I'm having the hardest time trying to get 2k3 installed. This is my first time really messing with scsi and a real server. It's booting fine off the cd and goes through the setup all the way until it says "Starting Windows" then it BSOD's.

I've downloaded all the scsi driver's off the website onto a floppy and tried the f6 and loaded the driver's, but it still does it. There is quite a bit of documentation and tutorials on Dell's website, but to be honest I'm not sure if the driver's are setup right or how to check.

I don't want to throw a sata hdd and install the os on that I really want to figure out why it's blue screening. As far as I know about system info:

2 1000Mhz P3 Processors
3 SCSI drives
3 Power supplies
I believe 1 GB of ram


----------



## Rockn (Jul 29, 2001)

Is the SATA controller just controlling the CD/DVD drive? What is the controller in the server make and model. Not all controllers play well with Windows 2008 or other server installs. If the SATA controller came with a driver disk use the F5 or F6 option during installation to add additional drivers for this controller. It may be all that is holding up the install.


----------



## G-Stress (Feb 4, 2008)

INFORMATION SUPPLIED:
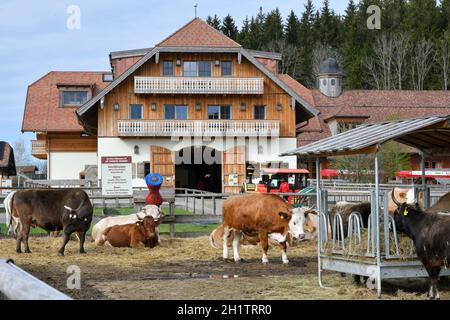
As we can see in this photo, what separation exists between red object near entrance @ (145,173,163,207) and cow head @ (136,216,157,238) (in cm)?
192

SET TASK 1: Reproduce the part of the server installation thread from "Is the SATA" up to and including "up the install.".
SET TASK 2: In the server installation thread, how many power supplies does the server have?
SET TASK 3: Please pick up the server installation thread at the point where it ends and continue it.

EXERCISE ANSWER 1:
Is the SATA controller just controlling the CD/DVD drive? What is the controller in the server make and model. Not all controllers play well with Windows 2008 or other server installs. If the SATA controller came with a driver disk use the F5 or F6 option during installation to add additional drivers for this controller. It may be all that is holding up the install.

EXERCISE ANSWER 2: Three.

EXERCISE ANSWER 3:
@ Rockn,

Thanks alot for the reply I did try the F6 option to load driver's only I was loading the SCSI/RAID Driver's for the power edge not the SATA Host adapter, that may have been my issue and I didn't even think about loading those driver's cause the adapter was bootable.

Anyway I did manage to get 2k3 installed, this will be good learning and experience for me for both a real server and advance my knowledge in 2k3. What I did was use an old ATA 133 IDE card and connected an IDE CD-Rom and was able to install that way just fine. To answer your ? yes. The SATA Host adapter was only controlling the DVD/R. I also attempted to even connected a sata hdd with the dvd/r still connected then I it would no longer boot off cd.

I did get it installed though so I'm happy and ready to learn. 

Thanks alot for all the help and advice from everyone on the forums!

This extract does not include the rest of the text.